El inicio de Crazy Horse funciona como una especie de ilusión óptica, un espiral que te absorbe hacia adentro: un ejemplo de que en su cine no hay una línea progresiva hacia la que se avanza, no hay un inicio que establezca el rumbo que la película tomará ni tampoco un final que cierre el tema con broche de oro. Entra y sale de sus películas como quien entra y sale de un almacén. No se llega a ningún lugar o momento concreto. Incluso cuando algo parece ir en camino hacia una idea o lugar, hacia un estancamiento en la tristeza, la violencia o la miseria, Wiseman vira hacia otro lado, como sucede varias veces en Titicut Follies, In Jackson Heights o Violencia Doméstica. A veces, sus películas parecen ser una acumulación de cosas, ideas que se repiten, insistencias en ciertas situaciones, más bien como una conversación. Esto deviene de entrar en los lugares de la manera más ingenua y abierta, lo que le permite ir descubriendo, desde el rodaje hacia el montaje (al igual que el espectador al ver la película), qué es lo que compone a esos lugares. En Ex Libris: la Biblioteca Pública de Nueva York, Wiseman muestra cómo una biblioteca tan grande —donde varias veces se aclara que posee seis millones de libros en su colección— está tan arraigada a la comunidad, donde se brinda apoyo a niños, estudiantes, gente desempleada, personas sordas y ciegas, donde se tienen charlas o talleres acerca de la desigualdad racial y social. Expone fragmentos de cada sucursal de la biblioteca, en sus distintos barrios, de la misma forma que recorta los cuerpos en otras de sus películas al cerrarse en bocas que hablan o cuerpos que bailan, formando una especie de collage donde la imagen no tiene una lectura fácil y llana.
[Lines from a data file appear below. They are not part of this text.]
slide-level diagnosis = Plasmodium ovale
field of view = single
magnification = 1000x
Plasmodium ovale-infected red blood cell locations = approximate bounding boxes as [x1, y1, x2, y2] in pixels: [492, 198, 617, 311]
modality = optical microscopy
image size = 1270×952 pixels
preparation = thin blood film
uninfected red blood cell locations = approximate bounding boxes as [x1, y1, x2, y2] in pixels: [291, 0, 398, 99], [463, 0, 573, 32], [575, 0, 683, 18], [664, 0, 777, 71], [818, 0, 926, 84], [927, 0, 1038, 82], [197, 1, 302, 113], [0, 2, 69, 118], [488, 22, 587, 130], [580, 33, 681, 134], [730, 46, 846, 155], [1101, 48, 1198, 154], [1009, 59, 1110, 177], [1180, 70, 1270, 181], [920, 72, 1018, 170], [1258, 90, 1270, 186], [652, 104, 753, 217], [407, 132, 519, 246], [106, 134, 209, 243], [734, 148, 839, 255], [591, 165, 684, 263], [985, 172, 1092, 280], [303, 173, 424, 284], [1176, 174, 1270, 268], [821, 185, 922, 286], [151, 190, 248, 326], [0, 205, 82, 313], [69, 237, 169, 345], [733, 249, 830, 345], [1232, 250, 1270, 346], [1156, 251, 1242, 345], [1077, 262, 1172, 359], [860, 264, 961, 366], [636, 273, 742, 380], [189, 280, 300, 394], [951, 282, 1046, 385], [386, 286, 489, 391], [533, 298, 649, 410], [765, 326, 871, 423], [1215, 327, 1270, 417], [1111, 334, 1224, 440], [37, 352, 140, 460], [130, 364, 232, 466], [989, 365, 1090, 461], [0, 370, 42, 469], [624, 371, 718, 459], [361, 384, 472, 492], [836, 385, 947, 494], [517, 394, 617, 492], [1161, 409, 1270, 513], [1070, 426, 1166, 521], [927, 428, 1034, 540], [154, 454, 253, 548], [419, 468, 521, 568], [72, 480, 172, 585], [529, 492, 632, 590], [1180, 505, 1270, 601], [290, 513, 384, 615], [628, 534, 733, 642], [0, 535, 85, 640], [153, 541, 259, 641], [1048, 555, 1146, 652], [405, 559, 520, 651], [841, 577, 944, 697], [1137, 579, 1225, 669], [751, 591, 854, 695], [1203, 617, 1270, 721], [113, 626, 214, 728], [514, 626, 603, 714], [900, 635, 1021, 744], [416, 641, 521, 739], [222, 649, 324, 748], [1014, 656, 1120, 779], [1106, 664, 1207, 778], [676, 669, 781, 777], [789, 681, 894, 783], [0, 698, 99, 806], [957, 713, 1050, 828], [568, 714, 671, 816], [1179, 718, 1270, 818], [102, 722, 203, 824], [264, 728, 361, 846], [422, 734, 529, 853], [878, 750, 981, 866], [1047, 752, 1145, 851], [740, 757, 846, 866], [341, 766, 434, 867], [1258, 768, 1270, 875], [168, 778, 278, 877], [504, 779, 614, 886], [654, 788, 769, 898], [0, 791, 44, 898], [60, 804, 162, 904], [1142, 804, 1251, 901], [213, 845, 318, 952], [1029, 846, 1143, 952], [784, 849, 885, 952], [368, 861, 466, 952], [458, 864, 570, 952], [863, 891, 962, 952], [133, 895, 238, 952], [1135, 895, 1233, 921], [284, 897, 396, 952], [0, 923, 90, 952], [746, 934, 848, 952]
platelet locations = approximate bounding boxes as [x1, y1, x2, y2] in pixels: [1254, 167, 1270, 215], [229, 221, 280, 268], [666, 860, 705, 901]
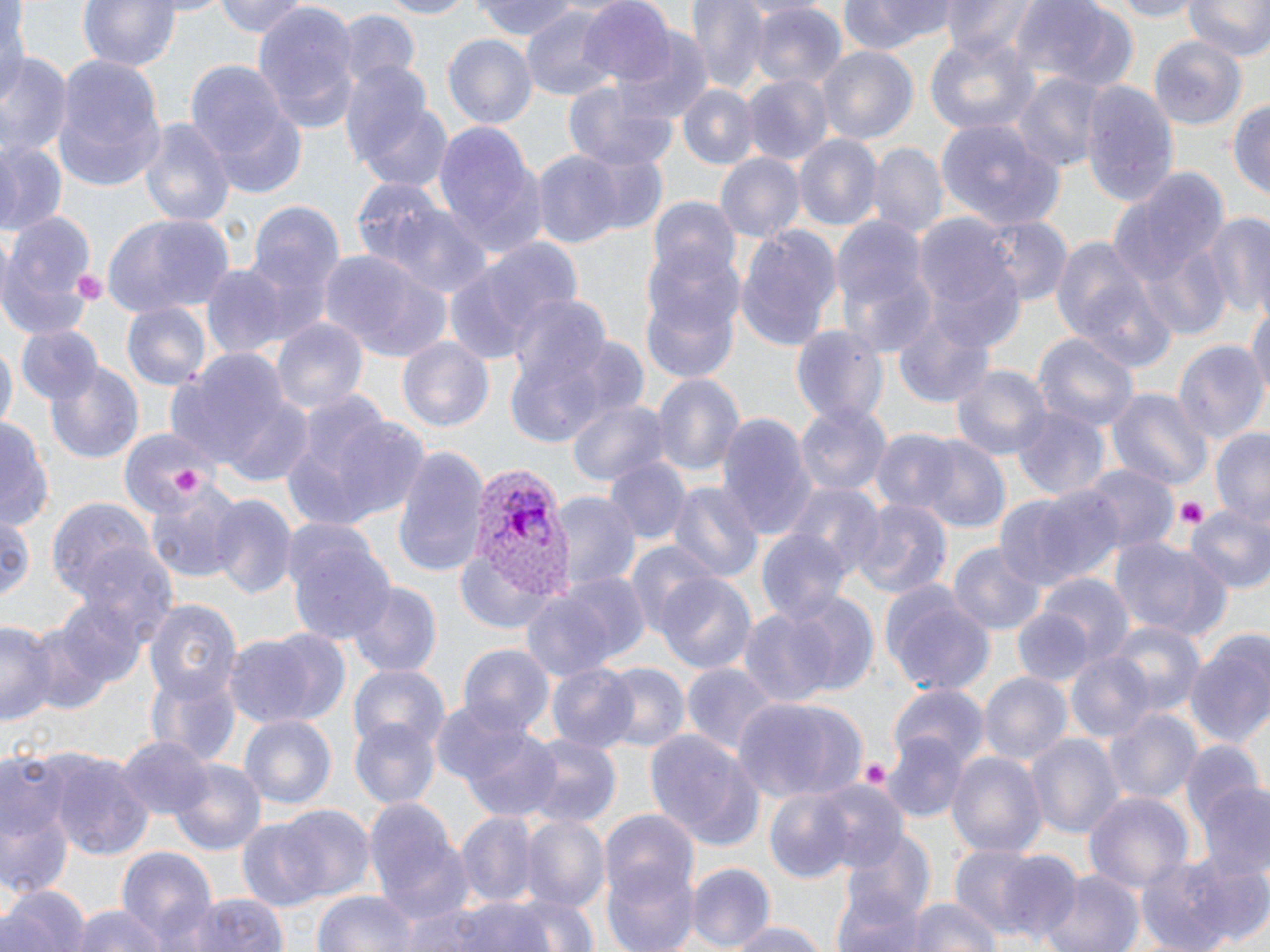
slide-level diagnosis = Plasmodium vivax
modality = light microscopy
preparation = thin blood film
platelet locations = approximate bounding boxes as [x1, y1, x2, y2] in pixels: [73, 271, 107, 300], [172, 470, 203, 497], [1173, 499, 1207, 528], [859, 760, 891, 791]
stain = May-Grünwald-Giemsa
field of view = one of a larger specimen
Plasmodium vivax-infected red blood cell locations = approximate bounding boxes as [x1, y1, x2, y2] in pixels: [465, 460, 573, 602]
image size = 1270×952 pixels
magnification = 1000x
uninfected red blood cell locations = approximate bounding boxes as [x1, y1, x2, y2] in pixels: [0, 0, 25, 117], [74, 0, 184, 71], [214, 0, 309, 38], [371, 0, 477, 18], [473, 0, 582, 41], [685, 0, 777, 94], [838, 0, 960, 55], [941, 0, 1041, 60], [1100, 0, 1205, 20], [1185, 0, 1270, 63], [578, 1, 677, 89], [750, 2, 847, 92], [1014, 2, 1141, 93], [251, 6, 358, 135], [520, 7, 620, 101], [339, 12, 420, 91], [616, 28, 716, 122], [923, 31, 1035, 138], [441, 33, 537, 130], [1149, 38, 1247, 130], [817, 46, 917, 144], [52, 52, 167, 191], [2, 56, 72, 159], [190, 66, 306, 196], [740, 73, 832, 163], [1013, 73, 1105, 172], [344, 77, 452, 191], [564, 82, 677, 169], [1080, 82, 1179, 205], [677, 84, 761, 168], [1229, 97, 1270, 206], [137, 117, 235, 230], [937, 120, 1067, 231], [432, 121, 542, 256], [794, 136, 880, 232], [0, 142, 67, 232], [868, 142, 945, 240], [565, 145, 670, 240], [530, 150, 628, 252], [716, 153, 804, 247], [1106, 162, 1228, 305], [347, 178, 457, 274], [243, 197, 342, 334], [646, 199, 742, 289], [386, 204, 495, 299], [102, 212, 234, 317], [0, 213, 99, 339], [1200, 213, 1270, 320], [830, 214, 931, 335], [912, 214, 1024, 342], [980, 216, 1070, 308], [733, 224, 843, 350], [1051, 232, 1173, 367], [479, 238, 584, 345], [643, 241, 747, 348], [1141, 247, 1230, 340], [325, 252, 456, 363], [201, 264, 290, 362], [445, 264, 542, 364], [641, 287, 740, 383], [508, 291, 611, 385], [1248, 299, 1270, 409], [120, 302, 213, 391], [893, 314, 998, 410], [270, 316, 368, 420], [791, 324, 887, 424], [14, 325, 104, 405], [1031, 330, 1141, 432], [398, 336, 494, 435], [0, 339, 14, 439], [501, 339, 619, 444], [1173, 340, 1267, 449], [170, 348, 295, 472], [43, 361, 144, 464], [952, 364, 1051, 461], [653, 374, 743, 480], [1109, 387, 1211, 494], [216, 393, 313, 488], [566, 396, 668, 486], [282, 400, 429, 530], [797, 403, 890, 500], [1014, 406, 1107, 501], [717, 413, 813, 542], [0, 414, 51, 530], [117, 425, 218, 518], [1210, 427, 1270, 528], [869, 430, 960, 516], [916, 438, 1010, 534], [392, 446, 488, 579], [607, 457, 686, 543], [1083, 465, 1177, 552], [145, 479, 246, 585], [783, 479, 883, 580], [669, 480, 761, 585], [1008, 487, 1124, 589], [550, 492, 641, 595], [210, 494, 295, 601], [48, 497, 157, 602], [850, 498, 950, 600], [1186, 505, 1270, 596], [0, 506, 36, 610], [284, 524, 395, 647], [757, 531, 852, 629], [1110, 538, 1231, 643], [623, 543, 723, 641], [948, 543, 1045, 635], [454, 550, 564, 635], [656, 574, 756, 675], [1039, 574, 1133, 669], [346, 583, 441, 677], [880, 583, 995, 695], [519, 592, 618, 683], [783, 593, 881, 699], [48, 595, 147, 695], [144, 598, 240, 704], [739, 607, 838, 710], [1010, 608, 1097, 686], [0, 620, 55, 727], [1105, 620, 1205, 714], [222, 632, 338, 727], [1183, 633, 1270, 752], [457, 645, 557, 738], [1065, 650, 1154, 741], [547, 663, 642, 753], [682, 664, 780, 757], [598, 665, 689, 755], [350, 666, 449, 755], [146, 667, 240, 767], [978, 671, 1071, 767], [889, 685, 988, 770], [735, 696, 870, 803], [440, 707, 562, 820], [1105, 708, 1201, 805], [238, 714, 337, 810], [350, 722, 439, 808], [882, 728, 972, 822], [643, 729, 762, 853], [1026, 732, 1123, 840], [522, 734, 621, 830], [118, 736, 214, 821], [1180, 744, 1265, 830], [946, 750, 1046, 862], [50, 752, 155, 863], [166, 759, 269, 858], [1, 773, 76, 903], [810, 781, 912, 881], [1198, 784, 1270, 882], [764, 786, 859, 882], [1082, 790, 1193, 899], [363, 796, 473, 928], [272, 804, 375, 901], [601, 810, 698, 900], [457, 813, 539, 909], [520, 813, 610, 920], [234, 819, 331, 913], [834, 832, 939, 931], [947, 843, 1056, 942], [117, 847, 216, 952], [601, 851, 699, 952], [994, 851, 1084, 946], [1134, 853, 1257, 949], [1187, 864, 1270, 951], [684, 865, 774, 949], [1040, 871, 1142, 952], [829, 873, 933, 952], [3, 883, 90, 952], [312, 891, 419, 952], [182, 892, 289, 952], [901, 895, 1002, 952], [402, 897, 563, 952], [64, 906, 167, 952], [720, 919, 829, 951]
Trabajar en cierto lugar o en torno a cierto tema era una forma de ponerse límites dentro de los cuales moverse. Lo que su cine nos demuestra es que no tiene la intención de decir algo ni de dejar un mensaje. A veces parece como si ni él mismo supiera lo que está filmando. Como si no entendiera y tampoco le interesara entender. Como si hubiera algo más importante que entender, que es estar ahí, mirar, escuchar, ver qué sucede sin la necesidad de deducir algo a partir de eso. O, por lo menos, no deducir algo a simple vista. No hay un orden para entrar a conocer una cosa, simplemente hay que zambullirse en ella. Queda muy claro en Crazy Horse: hacia el final de la película se dan audiciones para bailarinas, lo que una pensaría podría constituir el inicio de un proceso, culminando con la puesta final del show. Pero esos fragmentos de preparación que vemos nunca se muestran en su totalidad ni en su continuidad. Varias veces entra y sale por el mismo lugar, o por escenas donde parece estar pasando lo mismo, pero con toda la película a sus espaldas; entonces eso que parece ser lo mismo ahora es otra cosa distinta, transformada por la película misma. Basta con fijarse en qué se detiene: en los hombres que cantan en Titicut Follies, en la profesora que muestra una canción de Simon & Garfunkel a sus alumnos, en la cinta que rueda mientras suena, en la infinidad de reuniones de comisiones en la Biblioteca Pública de Nueva York, en las historias de la gente en Welfare, en las telefonistas del municipio en In Jackson Heights. No toma a las cosas y a las personas en su abstracción –si es que existe la manera de hacer eso–, sino a estas en relación. Filmar libros es filmar a gente mientras habla de ellos. Lo que buscaba era ver de qué están hechas las cosas, los lugares, las personas: dejar que nos hablen, que nos devuelvan algo.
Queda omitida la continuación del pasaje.